PRESS - Aviosuperficie S.Lucia

Vai ai contenuti

Menu principale:

PRESS

 

CIZZAGO "ANTICRISI": AVANTI, C'E' POSTO
La crisi non sempre ferma tutto: nuovi hangar, nuovi spazi e rinnovato spirito d'associazione.
Qualcuno ci crede sempre.

Articolo tratto da VFRMagazine del 12 Marzo 2013, di Emanuele Terzo (http://www.vfrmagazine.net/)

“Detto sinceramente, tra me e te: io a quest’ora farei la bella vita su una barchetta ai Caraibi per il resto dei miei giorni. E invece… La passione che mi porto dentro, e non solo quella del volo, mi spinge a realizzare un progetto che da anni inseguo con tenacia. Adesso, quello che più conta per me, è la comunità, la gente.”

Così Luigi Chittò, bresciano classe ’55, mi spiega le sue idee in una nebbiosa mattinata di fine gennaio, di quella che gli amanti del volo proprio non ne possono più di vedere.

D’altronde il territorio dove si colloca l’aviosuperficie Santa Lucia, qui a Cizzago (BS), è esattamente al confine tra l’estesa area della pianura padana ed il microclima delle terre di Franciacorta e, tra colline tempestate di vigneti, il lago d’Iseo e montagne innevate, è l’esatto panorama che ogni pilota vorrebbe vedere non appena staccate le ruote da terra.

Al campo di volo Santa Lucia, poco più di una pista in erba lunga 650 metri, un grande hangar e una clubhouse che accoglie anche la scuola di volo Vittoria Alata, Luigi sta realizzando nuovi ricoveri per aerei, ed il progetto include anche camere da letto per uso foresteria.
In tutto il territorio del sud-ovest bresciano ci saranno anche altri cambiamenti, a partire dalla nuova autostrada in costruzione che da Brescia si articolerà fino a Bergamo e Milano e che porterà, ad appena una manciata di chilometri da Cizzago, il casello autostradale di Chiari.
“Adesso sono sul punto di investire tutta la mia vita qui” prosegue Chittó. “Desidero un futuro più grande per questo campo di volo, valorizzarlo nel contesto di questa zona di Brescia, e voglio portare Cizzago sulla bocca di tutti gli appassionati dell’aria.”
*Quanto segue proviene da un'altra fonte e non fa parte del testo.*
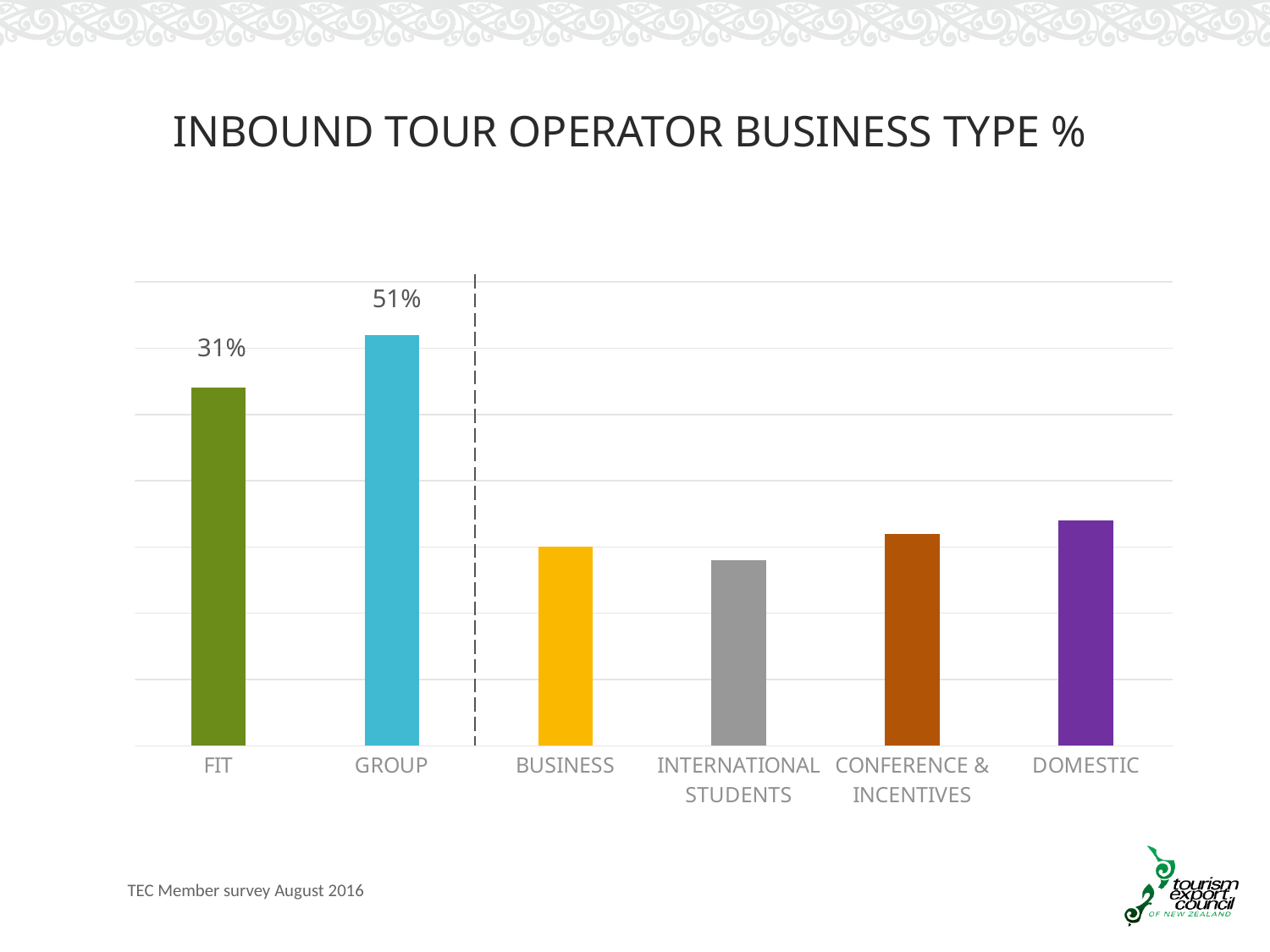
Which business type has the lowest value? INTERNATIONAL STUDENTS How many business types are shown on the chart? 6 Which business type has the highest value? GROUP What is the title of the chart? INBOUND TOUR OPERATOR BUSINESS TYPE % Which is larger, the value for DOMESTIC or the value for INTERNATIONAL STUDENTS? DOMESTIC What is the difference between the GROUP and FIT values? 20% What kind of chart is shown on the slide? Bar chart What is the value for GROUP? 51% What colour is the GROUP bar? Blue What is the value for FIT? 31% Which is larger, the value for FIT or the value for DOMESTIC? FIT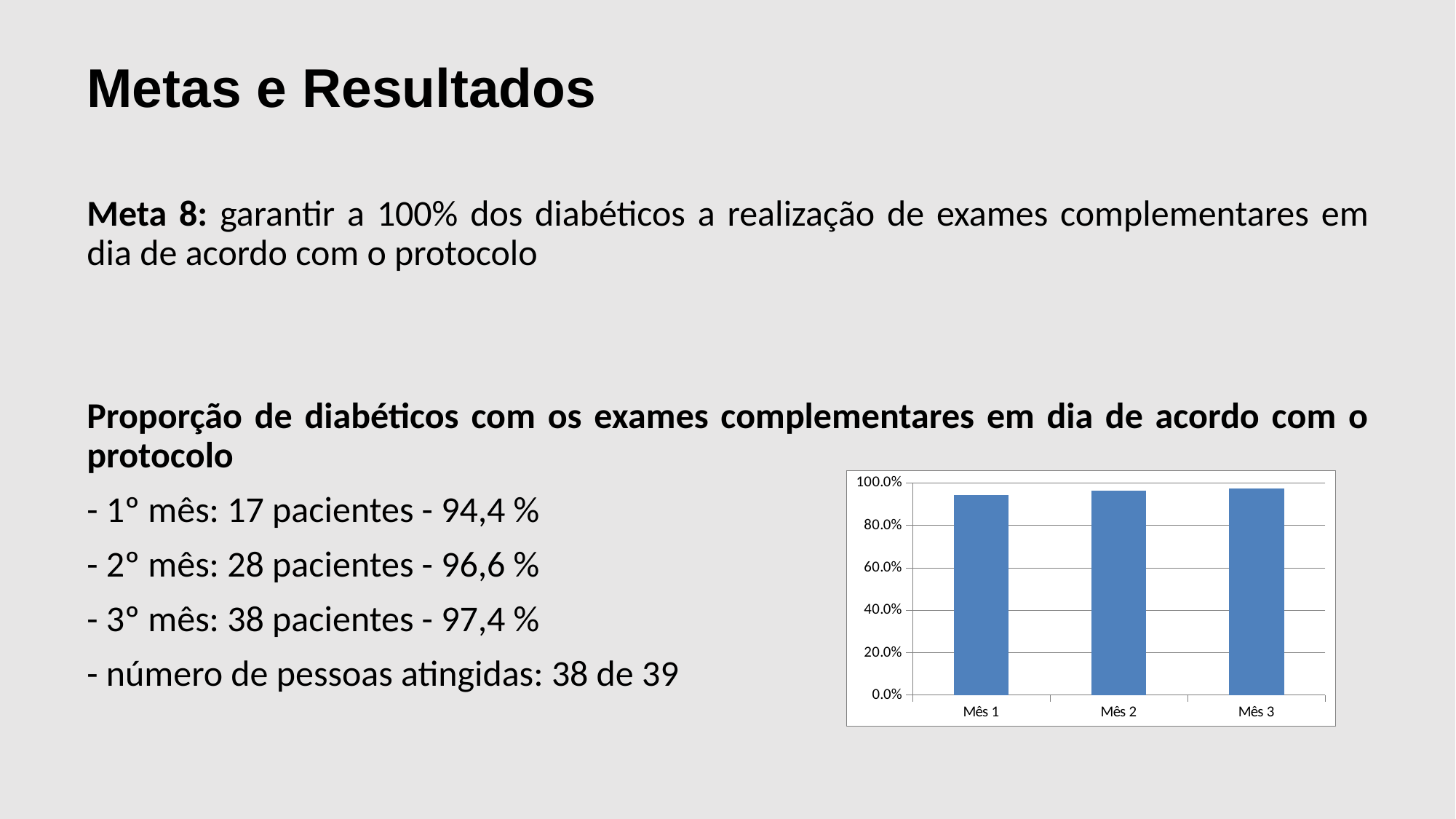
Which is larger, the value for Mês 1 or the value for Mês 3? Mês 3 How many categories are plotted on the x axis of the chart? 3 Is the value for Mês 3 greater or less than 100.0%? less What is the label of the first category on the x axis of the chart? Mês 1 What is the highest tick value shown on the y axis of the chart? 100.0% Is the value for Mês 1 greater or less than 80.0%? greater Is the value for Mês 2 greater or less than 60.0%? greater What kind of chart is shown on the slide? bar chart Do the bar values rise or fall from Mês 1 to Mês 3? rise Which category has the shortest bar in the chart? Mês 1 Which category has the tallest bar in the chart? Mês 3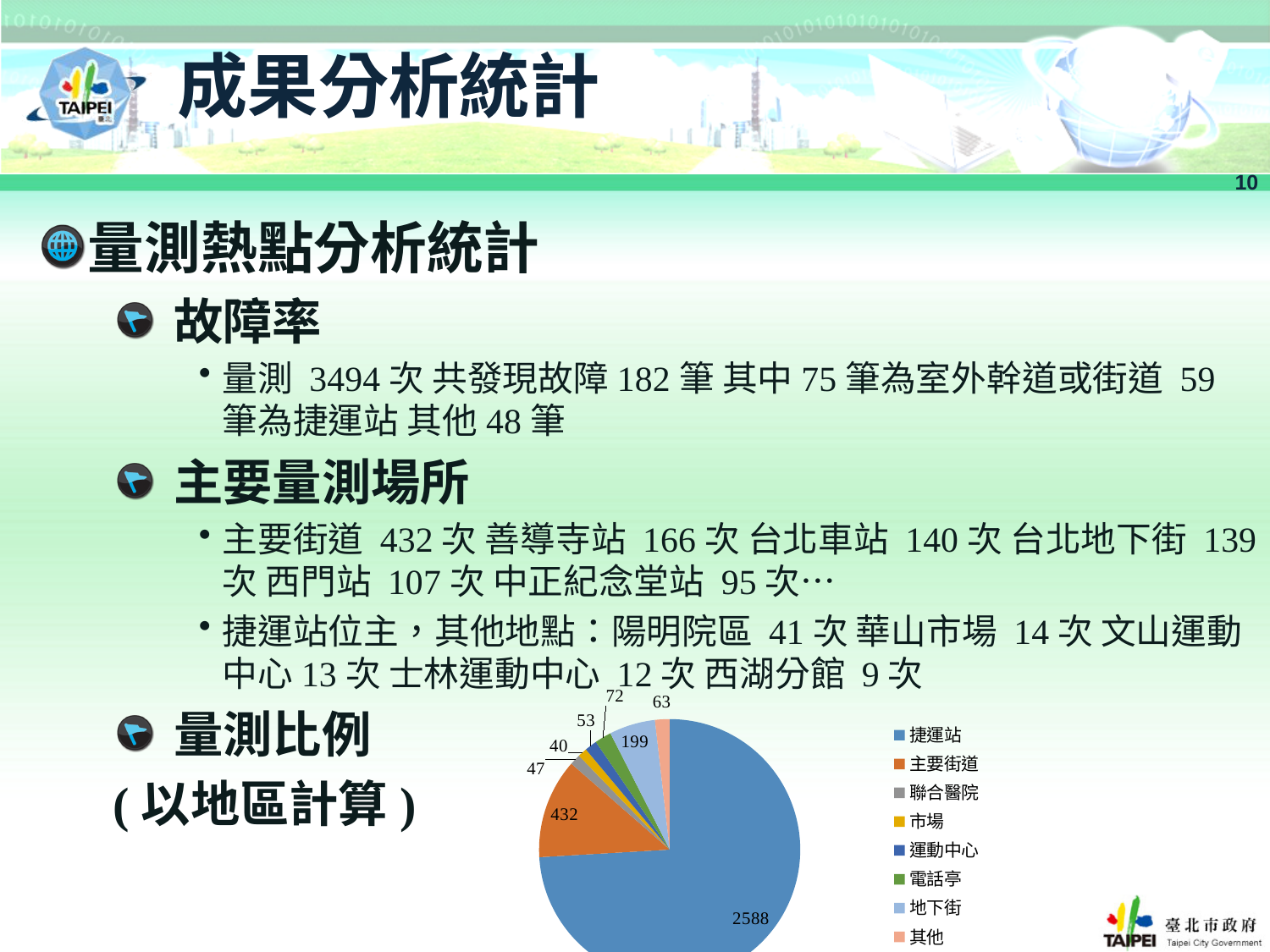
Which is larger, the value for 地下街 or the value for 電話亭? 地下街 What is the value for 主要街道 in the pie chart? 432 What is the value for 捷運站 in the pie chart? 2588 Which category has the largest slice in the pie chart? 捷運站 What is the value for 地下街 in the pie chart? 199 Which category has the smallest slice in the pie chart? 市場 What is the difference between the values for 捷運站 and 主要街道? 2156 What is the value for 電話亭 in the pie chart? 72 What is the value for 市場 in the pie chart? 40 How many categories does the pie chart legend list? 8 What is the total of all the values shown in the pie chart? 3494 What type of chart is shown on the slide? pie chart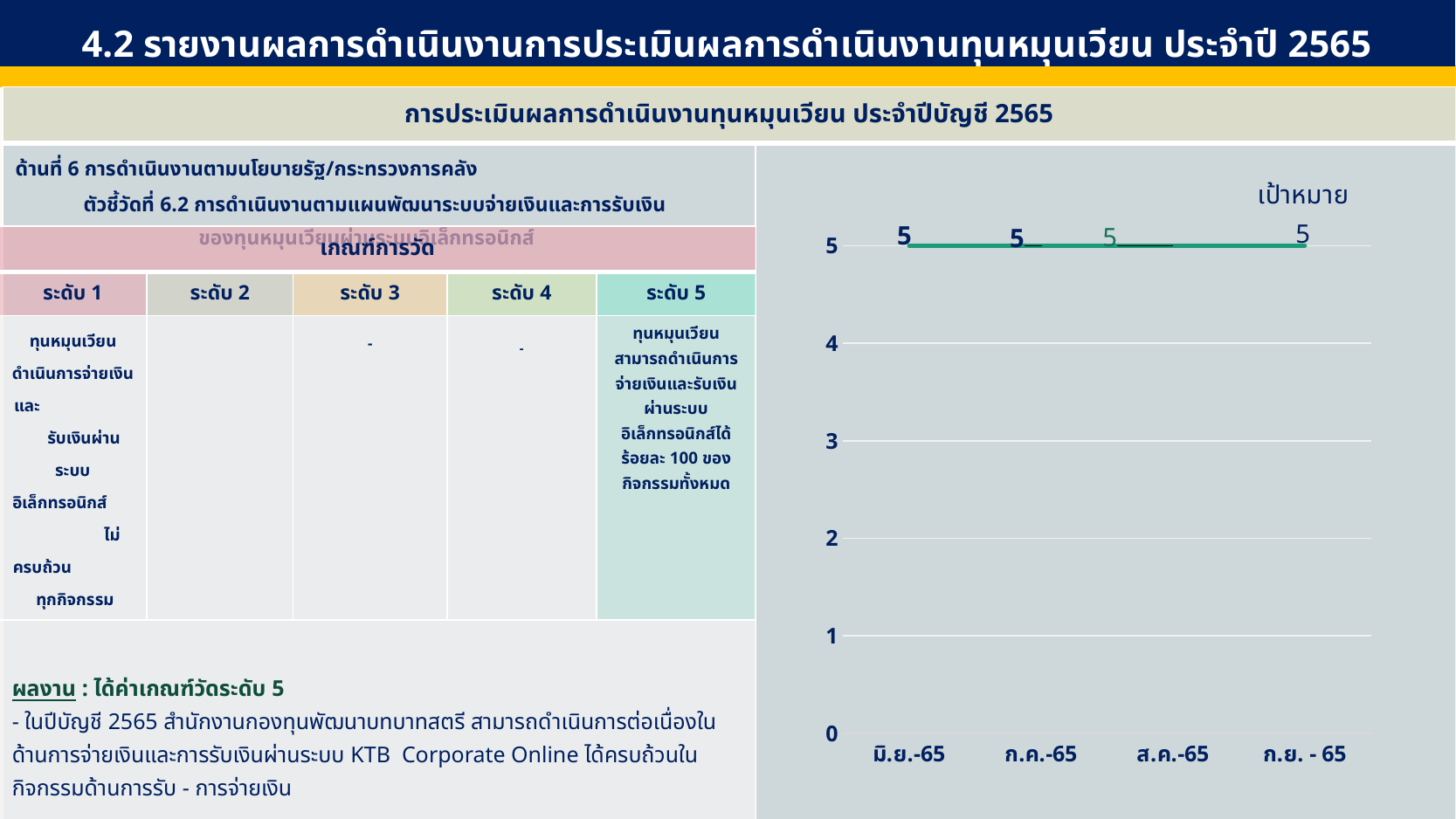
What is the value for ก.ค.-65 in the chart? 5 What is the value for ส.ค.-65 in the chart? 5 Do the values rise, fall, or stay flat from มิ.ย.-65 to ก.ย. - 65? stay flat What is the value for มิ.ย.-65 in the chart? 5 What is the value for ก.ย. - 65 in the chart? 5 What is the difference between the values for มิ.ย.-65 and ก.ย. - 65? 0 What type of chart is shown on the right side of the slide? line chart Is the value for ส.ค.-65 greater or less than 4? greater How many categories are shown on the x axis of the chart? 4 What is the highest value shown on the y axis of the chart? 5 What label is shown above the line in the chart? เป้าหมาย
Brevemente gli accenno le mie perplessità, motivate dalla sfiducia economica in cui versiamo, e gli chiedo come faccia invece lui a investire in tale periodo e se ne avrà, quanto meno, un dignitoso ritorno economico.
E poi c’è una maggiore richiesta? Non so…! Si comprano più aerei?

“No, in questo periodo non vedo un grosso mercato di nuovi aerei, ed in ogni caso non sto costruendo per quello”, prosegue Chittó  – bensì per quelli che si spostano. Migrano da altre aviosuperfici.
Si cerca l’aggregazione, il posto dove ci sono tante persone che san fare spirito di gruppo, e ne ho già diversi che vogliono venire qui. E poi anche coloro che hanno l’opportunità di potersi permettere un aereo tutto loro, preferiscono averlo in multiproprietà.
La gente cerca la compagnia per volare e stare insieme, dal micro raduno domenicale per le gite fuori porta alla semplice mangiata del cotechino in clubhouse… Pensa che sabato scorso eravamo qui in trentacinque a mangiare e non ho fatto neanche chissà quale tam tam.
Sto investendo per pura passione del volo, ma prevalentemente per la gente che vola, perchè mi piace vederla qui, mi piace vedere come loro stessi condividono questa passione, come la trasmettono ai loro amici quando li portano al campo per la prima volta.
Non penso di averne chissà che ritorni economici. Sarò sempre lì, sul filo del rasoio, per cui considera la cosa come la meta della mia vita.”

E’ bello vedere realizzarsi una cosa simile, nonostante tutte le burocrazie cui si va incontro al giorno d’oggi e gli onerosi impegni. Ed è bello sapere che il volo non è solo una sensazione fisica di variazioni gravitazionali; che il campo di volo non è solo il posto dove ricovero le mie soddisfazioni ma è anche, e prevalentemente, un posto dove trovo l’amico che è lì che mi aspetta per la pacca sulla spalla – e dove insieme a tutti gli altri si va poi a mangiare.